**DOCUMENT EXTRACT**
'''

An act to amend Section 16350 of the Probate Code, relating to trusts, and declaring the urgency thereof, to take effect immediately.

[ Approved by Governor  September 30, 2014. Filed with Secretary of State  September 30, 2014. ]

LEGISLATIVE COUNSEL'S DIGEST


AB 296, Wagner. Trusts.
Existing law generally requires a trustee to allocate money received from an entity to income. However, existing law requires a trustee to allocate to principal money received from an entity that is a regulated investment company or a real estate investment trust if the money distributed is a capitol gain dividend for federal income taxes. Existing law also requires an allocation to principal of money received in total or partial liquidation of an entity. Existing law provides that money is to be treated as received in partial liquidation to the extent the amount received from the distributing entity is attributable to the proceeds from a sale by the distributing entity, or by the distributing entity’s subsidiary or affiliate, of a capital asset, as defined.

'''

**DATA BLOCK**
'''

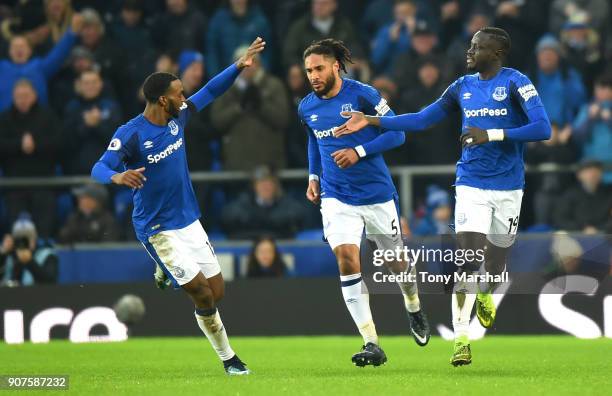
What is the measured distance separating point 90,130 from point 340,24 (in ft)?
12.2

'''

**STATED TASK**
According to the bill text, which section of the Probate Code does the act amend?

**THE SOLUTION**
Section 16350